Only the number is needed: how many lines of the records include "assets"?

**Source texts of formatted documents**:
....

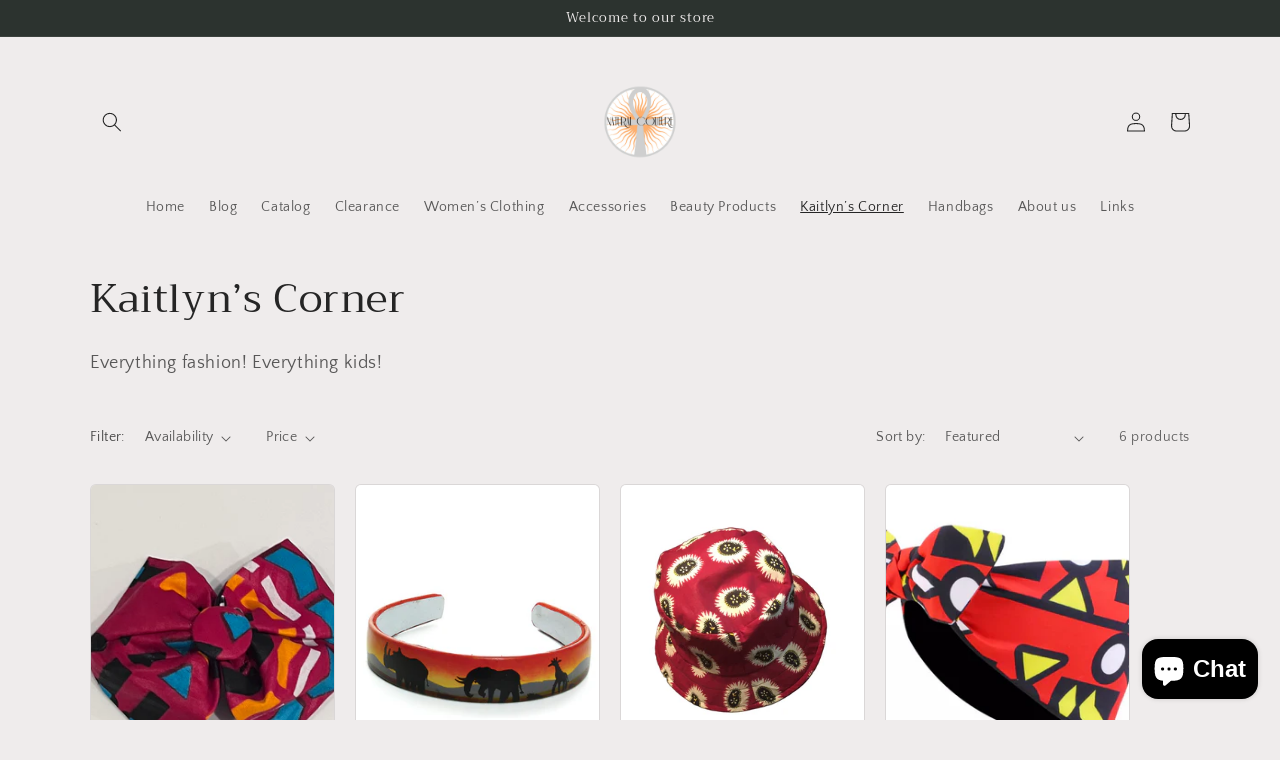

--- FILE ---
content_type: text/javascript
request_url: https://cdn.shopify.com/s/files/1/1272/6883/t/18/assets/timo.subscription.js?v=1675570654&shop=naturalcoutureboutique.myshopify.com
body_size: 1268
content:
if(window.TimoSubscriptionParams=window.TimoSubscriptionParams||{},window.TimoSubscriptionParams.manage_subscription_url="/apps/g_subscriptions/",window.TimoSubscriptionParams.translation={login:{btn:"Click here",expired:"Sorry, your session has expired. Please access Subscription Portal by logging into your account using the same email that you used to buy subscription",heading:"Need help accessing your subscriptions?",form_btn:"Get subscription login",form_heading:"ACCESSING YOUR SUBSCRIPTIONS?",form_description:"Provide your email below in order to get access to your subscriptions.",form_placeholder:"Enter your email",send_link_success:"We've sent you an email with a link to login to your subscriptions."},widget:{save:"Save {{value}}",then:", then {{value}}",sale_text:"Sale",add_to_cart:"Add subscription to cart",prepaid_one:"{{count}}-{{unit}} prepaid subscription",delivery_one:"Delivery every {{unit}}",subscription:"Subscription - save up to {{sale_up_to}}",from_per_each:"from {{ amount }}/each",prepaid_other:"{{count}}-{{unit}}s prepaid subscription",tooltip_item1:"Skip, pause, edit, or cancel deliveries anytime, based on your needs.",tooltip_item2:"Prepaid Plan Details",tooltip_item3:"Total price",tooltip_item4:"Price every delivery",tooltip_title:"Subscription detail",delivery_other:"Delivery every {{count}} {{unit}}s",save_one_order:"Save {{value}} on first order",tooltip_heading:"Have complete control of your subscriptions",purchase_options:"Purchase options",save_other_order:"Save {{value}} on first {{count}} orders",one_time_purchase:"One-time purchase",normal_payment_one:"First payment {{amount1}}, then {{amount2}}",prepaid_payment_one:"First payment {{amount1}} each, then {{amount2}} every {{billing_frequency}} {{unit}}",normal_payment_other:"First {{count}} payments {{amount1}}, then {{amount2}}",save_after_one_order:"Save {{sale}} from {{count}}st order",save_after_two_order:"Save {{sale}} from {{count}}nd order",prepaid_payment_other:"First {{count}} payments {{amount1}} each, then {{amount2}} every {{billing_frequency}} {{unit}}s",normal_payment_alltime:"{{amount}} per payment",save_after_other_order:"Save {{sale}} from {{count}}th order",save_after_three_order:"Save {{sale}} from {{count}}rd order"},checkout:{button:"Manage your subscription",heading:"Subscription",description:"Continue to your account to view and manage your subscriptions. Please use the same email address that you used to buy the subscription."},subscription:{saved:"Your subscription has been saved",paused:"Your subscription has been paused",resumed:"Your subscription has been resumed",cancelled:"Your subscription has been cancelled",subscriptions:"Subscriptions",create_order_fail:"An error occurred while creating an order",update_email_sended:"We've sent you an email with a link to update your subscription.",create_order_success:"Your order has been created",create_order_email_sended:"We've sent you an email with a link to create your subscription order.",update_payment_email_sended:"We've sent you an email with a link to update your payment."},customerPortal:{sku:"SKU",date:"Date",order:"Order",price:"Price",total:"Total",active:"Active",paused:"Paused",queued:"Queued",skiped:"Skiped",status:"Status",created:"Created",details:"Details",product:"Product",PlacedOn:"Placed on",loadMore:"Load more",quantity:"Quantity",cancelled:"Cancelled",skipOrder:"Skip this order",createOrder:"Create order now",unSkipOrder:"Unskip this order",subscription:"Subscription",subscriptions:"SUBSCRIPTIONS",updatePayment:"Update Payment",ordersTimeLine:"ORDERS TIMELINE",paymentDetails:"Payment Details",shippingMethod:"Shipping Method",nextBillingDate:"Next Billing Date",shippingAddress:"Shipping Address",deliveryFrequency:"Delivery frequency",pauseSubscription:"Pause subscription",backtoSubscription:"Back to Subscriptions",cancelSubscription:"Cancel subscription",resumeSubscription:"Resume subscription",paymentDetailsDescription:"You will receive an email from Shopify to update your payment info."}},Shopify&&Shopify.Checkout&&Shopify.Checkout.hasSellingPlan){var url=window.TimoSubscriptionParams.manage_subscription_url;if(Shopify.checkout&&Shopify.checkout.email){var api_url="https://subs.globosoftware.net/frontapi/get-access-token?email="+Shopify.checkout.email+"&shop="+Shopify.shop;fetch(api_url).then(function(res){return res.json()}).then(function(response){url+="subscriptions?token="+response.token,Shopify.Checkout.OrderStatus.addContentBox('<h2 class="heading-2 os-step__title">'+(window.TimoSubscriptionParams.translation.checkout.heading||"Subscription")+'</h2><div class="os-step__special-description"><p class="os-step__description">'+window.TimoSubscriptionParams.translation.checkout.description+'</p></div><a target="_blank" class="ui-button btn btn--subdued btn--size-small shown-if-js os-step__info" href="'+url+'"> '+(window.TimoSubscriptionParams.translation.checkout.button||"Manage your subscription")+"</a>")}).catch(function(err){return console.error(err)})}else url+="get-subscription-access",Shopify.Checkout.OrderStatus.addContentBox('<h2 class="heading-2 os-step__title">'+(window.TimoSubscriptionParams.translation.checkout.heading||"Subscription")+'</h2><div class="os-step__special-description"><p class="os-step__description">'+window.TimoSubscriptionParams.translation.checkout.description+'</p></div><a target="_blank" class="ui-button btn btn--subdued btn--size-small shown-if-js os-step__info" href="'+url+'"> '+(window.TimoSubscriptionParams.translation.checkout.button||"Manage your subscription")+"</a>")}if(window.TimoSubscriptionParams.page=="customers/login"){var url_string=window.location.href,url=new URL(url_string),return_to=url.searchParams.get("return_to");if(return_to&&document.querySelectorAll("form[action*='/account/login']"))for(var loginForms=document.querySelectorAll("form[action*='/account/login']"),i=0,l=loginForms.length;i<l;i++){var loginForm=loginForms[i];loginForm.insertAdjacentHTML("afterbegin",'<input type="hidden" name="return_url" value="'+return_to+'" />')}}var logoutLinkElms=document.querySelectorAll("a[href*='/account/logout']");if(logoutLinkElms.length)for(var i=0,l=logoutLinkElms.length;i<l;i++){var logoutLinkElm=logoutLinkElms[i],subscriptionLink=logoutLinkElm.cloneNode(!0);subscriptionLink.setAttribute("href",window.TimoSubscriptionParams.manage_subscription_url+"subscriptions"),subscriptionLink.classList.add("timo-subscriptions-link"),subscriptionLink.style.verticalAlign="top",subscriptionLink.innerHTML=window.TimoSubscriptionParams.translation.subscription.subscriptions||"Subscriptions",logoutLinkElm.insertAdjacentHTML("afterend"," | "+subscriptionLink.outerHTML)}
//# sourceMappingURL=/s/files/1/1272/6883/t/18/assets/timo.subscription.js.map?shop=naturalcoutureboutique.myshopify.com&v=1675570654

....

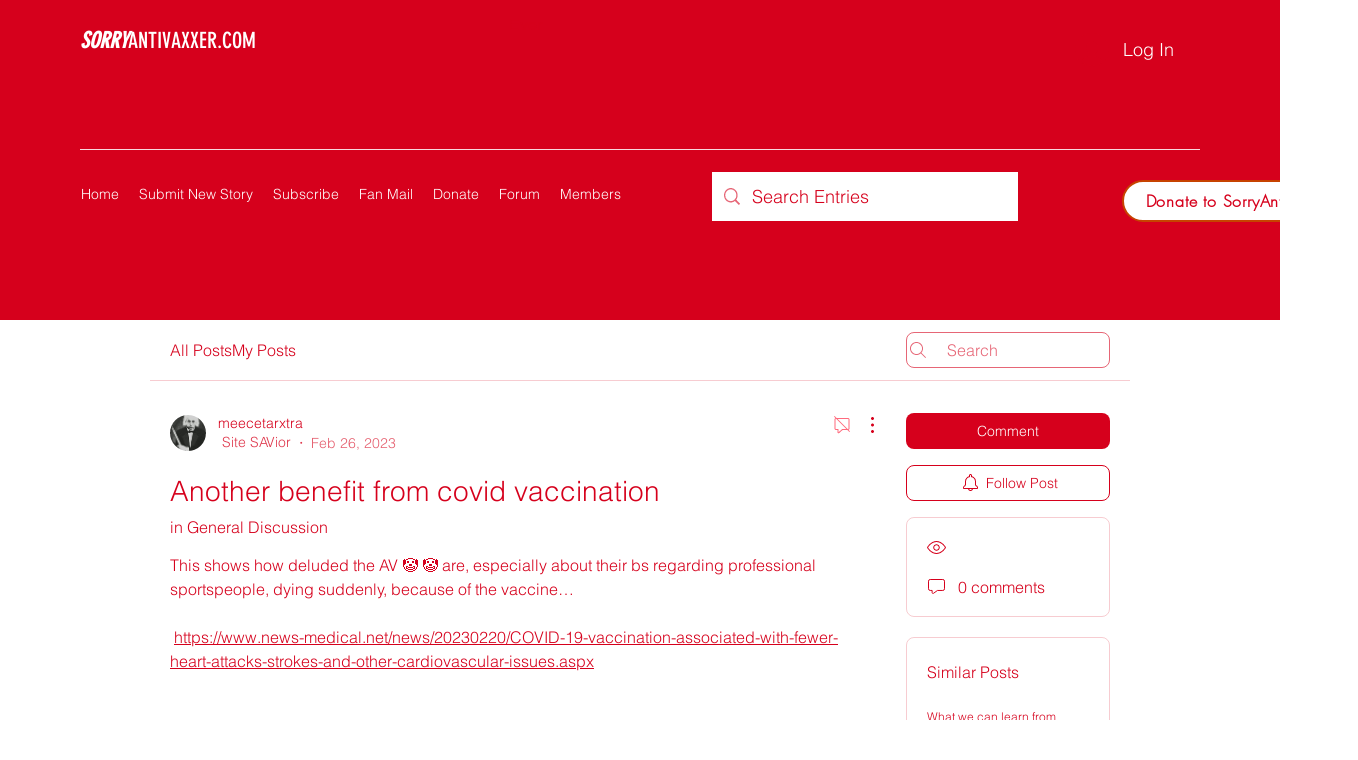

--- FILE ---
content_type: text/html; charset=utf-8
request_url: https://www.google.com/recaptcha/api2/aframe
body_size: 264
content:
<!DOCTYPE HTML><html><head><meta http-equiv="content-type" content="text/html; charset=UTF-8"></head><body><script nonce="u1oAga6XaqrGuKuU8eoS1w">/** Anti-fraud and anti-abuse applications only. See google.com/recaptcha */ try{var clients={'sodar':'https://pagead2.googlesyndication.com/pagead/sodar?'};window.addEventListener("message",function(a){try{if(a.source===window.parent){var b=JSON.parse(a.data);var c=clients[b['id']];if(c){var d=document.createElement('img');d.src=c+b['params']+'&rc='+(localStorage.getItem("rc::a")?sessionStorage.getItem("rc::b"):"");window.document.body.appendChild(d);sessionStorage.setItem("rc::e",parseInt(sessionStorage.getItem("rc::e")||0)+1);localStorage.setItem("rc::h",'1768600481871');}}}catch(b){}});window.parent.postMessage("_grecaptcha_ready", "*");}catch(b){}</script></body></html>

....

**Answer below**:
2